The combined single-family and multifamily seasonally-adjusted annual rate of 1.23 million was up 18.6% from a downwardly-revised December reading.
This was led by a 25.1% surge for single-family starts (926,000 units) while multifamily gained by a more modest 2.4% (304,000).
“The bounce back in single-family starts mirrors our builder confidence surveys, as sentiment fell in the latter part of 2018 but rebounded in January after mortgage rates showed a notable decline,” said Greg Ugalde, chairman of the National Association of Home Builders.
Regionally, combined single-family and multifamily starts in January rose 58.5% in the Northeast, 29.3% in the West and 13.8% in the South. Starts fell 5.7% in the Midwest.
Permit issuance was disappointing
Despite the positive news on starts, NAHB’s chief economist Robert Dietz added that builders remain cautious as single-family permit numbers for January declined 2.1% in January.
“Some single-family projects that were on pause in December, meaning they were authorized but not started, went online in January. However, builders remain cautious as single-family permit numbers in January were somewhat soft,” he said.
Single-family permits totaled 812,000, the lowest since August 2017, while multifamily permits increased 7.2% to 533,000, boosting the overall total to 1.35 million in January, up 1.4%.
Completions rise, labor shortages remain
There was a 2.1% increase in completions in January compared to a year earlier but Mark Fleming, chief economist of First American estimates that over one million new households were created in 2018, adding to the demand for housing.
“Yet, according to January 2019 year-over-year data, only 862,000 new housing units were completed – the net number of units completed when accounting for single-family dwellings, apartments, manufactured homes and obsolescence,” he said. “This leaves a shortage of over 680,000 housing units today. January’s year-over-year growth in completions will help bridge this gap between supply and demand.”

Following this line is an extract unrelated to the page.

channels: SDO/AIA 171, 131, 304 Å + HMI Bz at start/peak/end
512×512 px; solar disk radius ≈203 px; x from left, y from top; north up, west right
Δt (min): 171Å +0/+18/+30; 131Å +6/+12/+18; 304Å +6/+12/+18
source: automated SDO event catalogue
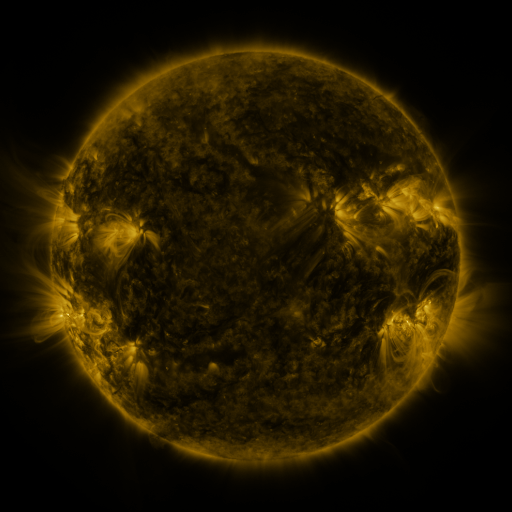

The issue of shortages is exacerbated though by a further decline in construction labor as shown in the latest February employment situation data.
“Homebuilding still requires manual labor as a key input into the production process. It’s very hard to have one, housing starts, without the other, residential construction employment,” added Fleming. “This month’s decline in construction employment is yet another headwind for new home construction, suppressing the critical need to build more homes and alleviate the housing supply shortage.”